Texto de referência -

•••••

A manutenção na Câmara do veto do presidente Jair Bolsonaro ao reajuste dos servidores em 2021 foi vista, por parlamentares e especialistas, como resultado do empenho do presidente da Câmara, Rodrigo Maia (DEM-RJ) e não exatamente de articulação do governo. A avaliação é de que a base do Executivo no Congresso segue mutante, e as negociações em relação às pautas de interesse do Planalto serão voto a voto.
O placar de 316 votos pela manutenção do veto, contra 165, mostrou, também, a capacidade de mobilização do Centrão. Ao lado dos partidos independentes — DEM, MDB e PSDB — e de Maia, o bloco parlamentar construiu uma maioria na Casa e salvou o Executivo de uma despesa extra no ano que vem. Apesar do alívio, esse episódio também reforçou a dependência do Planalto em relação à velha política da troca de cargos por apoio em votações.
O líder do PT na Câmara, Enio Verri (PR), está entre os que viram a manutenção do veto como um triunfo de Maia. O parlamentar destacou que a aliança com o Centrão ainda não está finalizada. “Eu não acho que o governo tenha consolidado a base. O que ocorreu foi uma demonstração de força do Rodrigo Maia, que é fiscalista. Ele tem essa preocupação equivocada de colocar o equilíbrio fiscal como uma coisa mais importante do que a vida dos trabalhadores”, ressaltou. “E, como ele tem o respeito dos deputados, mostrou o tamanho dele. Foi falar no plenário sem ser líder. Ele precisou dizer que apoiava a manutenção do veto para garantir os votos.”

•••••

Tarefas escritas -
1. Segundo o texto sobre o veto, qual foi o placar da votação na Câmara?
2. Transcreva do texto sobre o veto tudo o que vai de "A manutenção na" até "apoio em votações.".

Perguntas espaciais baseadas em imagens -
•••••

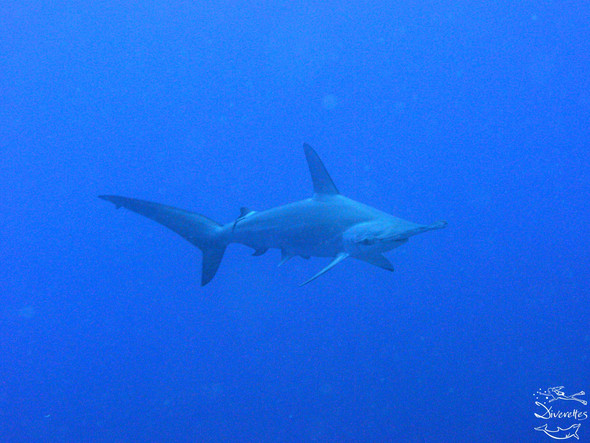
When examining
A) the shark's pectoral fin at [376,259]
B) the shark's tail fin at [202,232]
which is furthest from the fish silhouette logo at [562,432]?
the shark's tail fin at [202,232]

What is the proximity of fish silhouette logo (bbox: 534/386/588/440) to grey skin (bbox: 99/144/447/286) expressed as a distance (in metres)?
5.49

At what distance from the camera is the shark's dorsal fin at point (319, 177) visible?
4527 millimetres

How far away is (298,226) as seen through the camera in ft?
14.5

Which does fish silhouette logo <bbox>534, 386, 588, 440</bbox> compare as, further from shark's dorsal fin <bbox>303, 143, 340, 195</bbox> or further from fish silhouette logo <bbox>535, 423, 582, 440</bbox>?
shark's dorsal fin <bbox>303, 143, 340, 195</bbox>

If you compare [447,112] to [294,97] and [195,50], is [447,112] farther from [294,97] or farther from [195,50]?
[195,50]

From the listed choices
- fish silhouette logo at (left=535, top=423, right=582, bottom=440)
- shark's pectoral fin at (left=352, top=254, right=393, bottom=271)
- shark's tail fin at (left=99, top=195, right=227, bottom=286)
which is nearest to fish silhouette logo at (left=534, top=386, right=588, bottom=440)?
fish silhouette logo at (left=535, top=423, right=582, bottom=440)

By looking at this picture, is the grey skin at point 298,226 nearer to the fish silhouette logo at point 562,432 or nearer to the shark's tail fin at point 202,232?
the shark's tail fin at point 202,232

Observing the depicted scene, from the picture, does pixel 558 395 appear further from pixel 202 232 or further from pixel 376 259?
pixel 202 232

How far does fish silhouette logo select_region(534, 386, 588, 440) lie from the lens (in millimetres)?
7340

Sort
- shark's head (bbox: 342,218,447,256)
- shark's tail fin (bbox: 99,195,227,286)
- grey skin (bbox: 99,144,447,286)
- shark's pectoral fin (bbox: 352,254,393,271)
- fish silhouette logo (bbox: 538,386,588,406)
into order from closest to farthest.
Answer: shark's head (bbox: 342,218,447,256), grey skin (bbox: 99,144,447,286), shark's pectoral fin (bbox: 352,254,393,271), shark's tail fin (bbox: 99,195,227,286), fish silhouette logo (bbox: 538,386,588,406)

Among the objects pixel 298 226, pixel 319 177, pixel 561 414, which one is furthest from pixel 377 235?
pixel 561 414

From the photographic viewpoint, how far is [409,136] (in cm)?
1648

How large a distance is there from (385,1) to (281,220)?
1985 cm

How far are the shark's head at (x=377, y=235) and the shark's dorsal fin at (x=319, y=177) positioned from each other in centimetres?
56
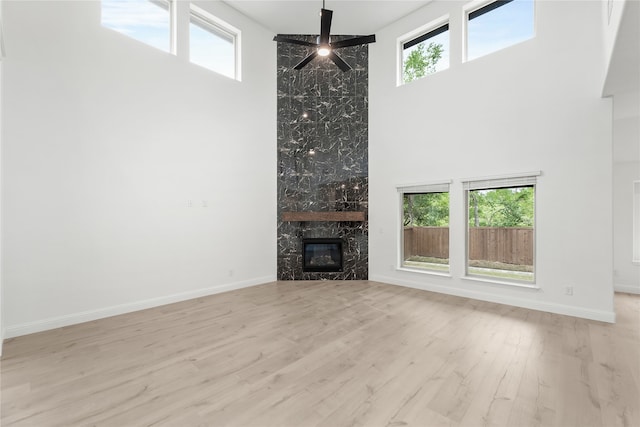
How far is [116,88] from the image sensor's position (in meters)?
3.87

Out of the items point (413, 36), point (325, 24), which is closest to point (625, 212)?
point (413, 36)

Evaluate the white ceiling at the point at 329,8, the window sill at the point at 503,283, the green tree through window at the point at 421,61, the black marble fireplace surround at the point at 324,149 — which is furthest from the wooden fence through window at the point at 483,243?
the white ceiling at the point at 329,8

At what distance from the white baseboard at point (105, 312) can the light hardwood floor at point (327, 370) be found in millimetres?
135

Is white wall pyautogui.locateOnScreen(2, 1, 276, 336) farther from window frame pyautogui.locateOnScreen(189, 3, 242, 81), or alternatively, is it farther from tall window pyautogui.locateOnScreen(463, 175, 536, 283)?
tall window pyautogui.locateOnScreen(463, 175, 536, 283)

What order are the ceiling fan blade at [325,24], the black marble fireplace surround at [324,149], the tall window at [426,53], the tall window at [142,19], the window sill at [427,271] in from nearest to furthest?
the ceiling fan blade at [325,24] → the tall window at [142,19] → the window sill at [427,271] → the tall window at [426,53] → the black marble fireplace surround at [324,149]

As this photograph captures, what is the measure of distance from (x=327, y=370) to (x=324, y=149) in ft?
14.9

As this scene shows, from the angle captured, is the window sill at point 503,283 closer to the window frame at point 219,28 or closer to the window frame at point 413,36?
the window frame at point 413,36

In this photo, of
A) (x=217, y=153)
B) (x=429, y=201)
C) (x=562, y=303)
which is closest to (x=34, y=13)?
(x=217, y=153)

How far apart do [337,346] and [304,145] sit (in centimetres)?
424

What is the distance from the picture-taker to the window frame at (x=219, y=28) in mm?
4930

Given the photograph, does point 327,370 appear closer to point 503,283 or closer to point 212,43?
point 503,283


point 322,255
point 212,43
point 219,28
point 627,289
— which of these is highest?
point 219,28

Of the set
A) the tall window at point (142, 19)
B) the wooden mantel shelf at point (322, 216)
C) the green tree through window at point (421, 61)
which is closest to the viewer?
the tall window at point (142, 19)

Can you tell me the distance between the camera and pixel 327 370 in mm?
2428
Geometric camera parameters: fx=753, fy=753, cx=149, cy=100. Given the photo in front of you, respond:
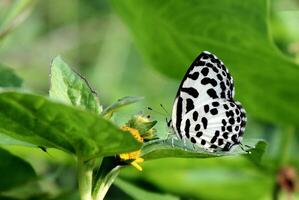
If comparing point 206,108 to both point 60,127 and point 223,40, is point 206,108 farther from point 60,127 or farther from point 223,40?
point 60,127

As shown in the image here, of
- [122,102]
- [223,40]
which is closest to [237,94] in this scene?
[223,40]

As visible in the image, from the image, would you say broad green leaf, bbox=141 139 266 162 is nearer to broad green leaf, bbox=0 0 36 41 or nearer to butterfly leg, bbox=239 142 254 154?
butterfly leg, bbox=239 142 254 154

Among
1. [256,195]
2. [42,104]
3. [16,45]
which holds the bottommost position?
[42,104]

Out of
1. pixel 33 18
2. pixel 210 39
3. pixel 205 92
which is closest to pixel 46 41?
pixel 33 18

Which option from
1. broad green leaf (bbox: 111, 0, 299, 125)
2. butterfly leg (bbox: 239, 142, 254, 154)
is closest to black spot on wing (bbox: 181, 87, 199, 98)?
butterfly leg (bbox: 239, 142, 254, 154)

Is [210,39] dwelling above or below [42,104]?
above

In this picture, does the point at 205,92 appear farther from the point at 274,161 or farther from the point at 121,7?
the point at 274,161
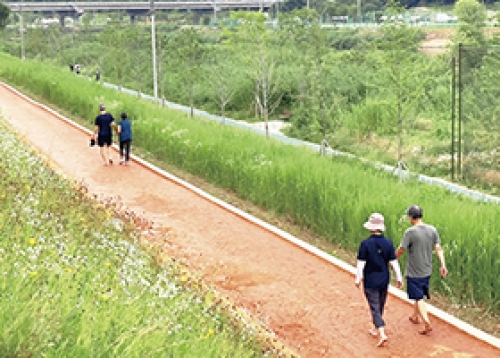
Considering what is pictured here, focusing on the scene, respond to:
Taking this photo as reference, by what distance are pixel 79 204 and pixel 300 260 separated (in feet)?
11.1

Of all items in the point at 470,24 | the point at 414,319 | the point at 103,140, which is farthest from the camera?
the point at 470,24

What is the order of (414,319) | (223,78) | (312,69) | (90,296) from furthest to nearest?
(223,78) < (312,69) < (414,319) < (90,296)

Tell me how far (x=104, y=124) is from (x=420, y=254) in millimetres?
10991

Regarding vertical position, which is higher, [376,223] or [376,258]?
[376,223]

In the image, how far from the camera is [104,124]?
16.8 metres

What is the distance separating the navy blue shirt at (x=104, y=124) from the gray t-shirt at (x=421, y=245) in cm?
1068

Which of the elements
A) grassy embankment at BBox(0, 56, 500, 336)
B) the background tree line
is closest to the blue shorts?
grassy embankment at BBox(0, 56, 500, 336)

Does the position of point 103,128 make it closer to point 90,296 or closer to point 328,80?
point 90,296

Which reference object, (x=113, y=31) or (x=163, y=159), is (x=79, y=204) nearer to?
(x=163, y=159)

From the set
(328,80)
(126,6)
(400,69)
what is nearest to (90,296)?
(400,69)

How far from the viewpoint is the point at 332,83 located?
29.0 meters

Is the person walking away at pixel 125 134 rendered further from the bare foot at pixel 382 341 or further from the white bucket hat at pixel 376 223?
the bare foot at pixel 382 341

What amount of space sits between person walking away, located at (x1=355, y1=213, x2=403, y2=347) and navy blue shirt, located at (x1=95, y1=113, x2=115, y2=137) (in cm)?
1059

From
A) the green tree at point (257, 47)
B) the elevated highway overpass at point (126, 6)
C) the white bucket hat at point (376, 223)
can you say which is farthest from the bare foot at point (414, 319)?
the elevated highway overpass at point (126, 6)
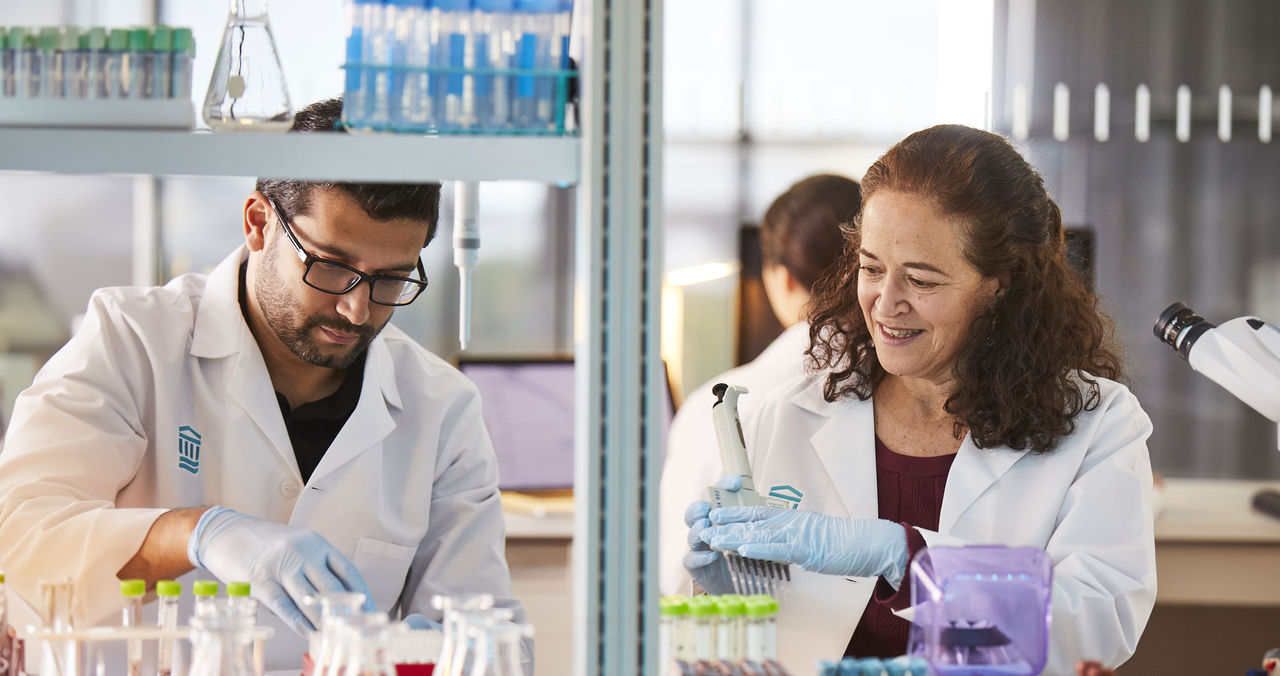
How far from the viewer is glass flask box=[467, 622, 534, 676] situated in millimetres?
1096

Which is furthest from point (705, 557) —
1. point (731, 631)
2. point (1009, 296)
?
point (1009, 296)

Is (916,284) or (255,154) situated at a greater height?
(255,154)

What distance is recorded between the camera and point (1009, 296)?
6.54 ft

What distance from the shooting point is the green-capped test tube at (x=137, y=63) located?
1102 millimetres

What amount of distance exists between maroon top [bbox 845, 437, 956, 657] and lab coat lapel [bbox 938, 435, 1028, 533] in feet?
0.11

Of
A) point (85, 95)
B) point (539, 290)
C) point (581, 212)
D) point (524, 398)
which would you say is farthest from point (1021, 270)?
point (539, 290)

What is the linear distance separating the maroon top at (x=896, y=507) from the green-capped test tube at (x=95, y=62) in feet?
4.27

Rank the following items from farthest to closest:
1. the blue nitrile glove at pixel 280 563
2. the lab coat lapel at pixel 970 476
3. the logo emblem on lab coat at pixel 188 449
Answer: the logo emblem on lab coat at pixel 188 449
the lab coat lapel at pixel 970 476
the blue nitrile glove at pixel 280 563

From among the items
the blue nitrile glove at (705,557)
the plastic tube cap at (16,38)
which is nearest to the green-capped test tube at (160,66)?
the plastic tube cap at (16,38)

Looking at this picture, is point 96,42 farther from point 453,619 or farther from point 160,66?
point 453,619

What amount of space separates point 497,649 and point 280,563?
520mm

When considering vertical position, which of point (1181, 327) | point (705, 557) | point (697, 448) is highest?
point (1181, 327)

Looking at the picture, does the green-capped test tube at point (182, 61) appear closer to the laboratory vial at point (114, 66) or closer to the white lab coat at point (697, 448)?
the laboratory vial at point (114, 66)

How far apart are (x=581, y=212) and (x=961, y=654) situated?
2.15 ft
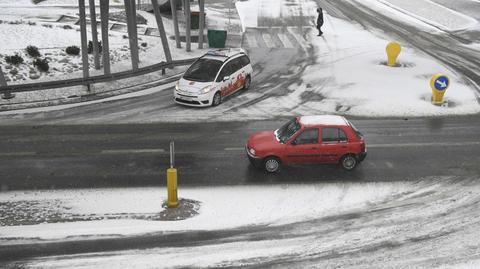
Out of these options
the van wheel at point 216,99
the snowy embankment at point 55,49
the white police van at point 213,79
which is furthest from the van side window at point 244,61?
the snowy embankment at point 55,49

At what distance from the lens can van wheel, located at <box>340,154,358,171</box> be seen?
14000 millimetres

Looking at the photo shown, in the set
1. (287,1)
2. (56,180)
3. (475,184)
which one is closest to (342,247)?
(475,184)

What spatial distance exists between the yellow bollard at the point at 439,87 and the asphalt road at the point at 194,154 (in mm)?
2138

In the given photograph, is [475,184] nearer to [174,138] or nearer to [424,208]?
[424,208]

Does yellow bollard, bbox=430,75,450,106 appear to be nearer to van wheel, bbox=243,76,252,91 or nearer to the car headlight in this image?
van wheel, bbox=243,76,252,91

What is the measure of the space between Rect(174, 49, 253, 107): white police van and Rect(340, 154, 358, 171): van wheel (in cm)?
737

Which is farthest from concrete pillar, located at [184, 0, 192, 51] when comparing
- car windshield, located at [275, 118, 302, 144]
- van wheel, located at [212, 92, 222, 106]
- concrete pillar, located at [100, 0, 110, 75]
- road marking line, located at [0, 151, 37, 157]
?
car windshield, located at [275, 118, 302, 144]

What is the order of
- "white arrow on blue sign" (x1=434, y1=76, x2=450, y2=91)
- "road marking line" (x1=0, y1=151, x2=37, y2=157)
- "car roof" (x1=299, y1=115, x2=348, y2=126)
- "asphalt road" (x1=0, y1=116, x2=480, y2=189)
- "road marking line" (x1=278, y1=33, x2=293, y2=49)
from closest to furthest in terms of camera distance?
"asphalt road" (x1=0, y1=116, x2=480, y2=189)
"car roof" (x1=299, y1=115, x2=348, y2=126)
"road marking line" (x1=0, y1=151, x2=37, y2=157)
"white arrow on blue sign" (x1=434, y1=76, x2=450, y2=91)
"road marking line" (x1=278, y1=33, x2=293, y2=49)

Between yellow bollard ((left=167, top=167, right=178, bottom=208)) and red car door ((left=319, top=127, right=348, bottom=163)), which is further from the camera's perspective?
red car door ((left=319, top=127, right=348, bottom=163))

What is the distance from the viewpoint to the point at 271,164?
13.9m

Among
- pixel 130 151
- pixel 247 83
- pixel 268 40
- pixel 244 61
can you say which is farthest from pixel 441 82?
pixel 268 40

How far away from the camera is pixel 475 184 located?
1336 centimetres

•••••

Respostas escritas -
1. 316 votos pela manutenção do veto, contra 165.

2.
A manutenção na Câmara do veto do presidente Jair Bolsonaro ao reajuste dos servidores em 2021 foi vista, por parlamentares e especialistas, como resultado do empenho do presidente da Câmara, Rodrigo Maia (DEM-RJ) e não exatamente de articulação do governo. A avaliação é de que a base do Executivo no Congresso segue mutante, e as negociações em relação às pautas de interesse do Planalto serão voto a voto.
O placar de 316 votos pela manutenção do veto, contra 165, mostrou, também, a capacidade de mobilização do Centrão. Ao lado dos partidos independentes — DEM, MDB e PSDB — e de Maia, o bloco parlamentar construiu uma maioria na Casa e salvou o Executivo de uma despesa extra no ano que vem. Apesar do alívio, esse episódio também reforçou a dependência do Planalto em relação à velha política da troca de cargos por apoio em votações.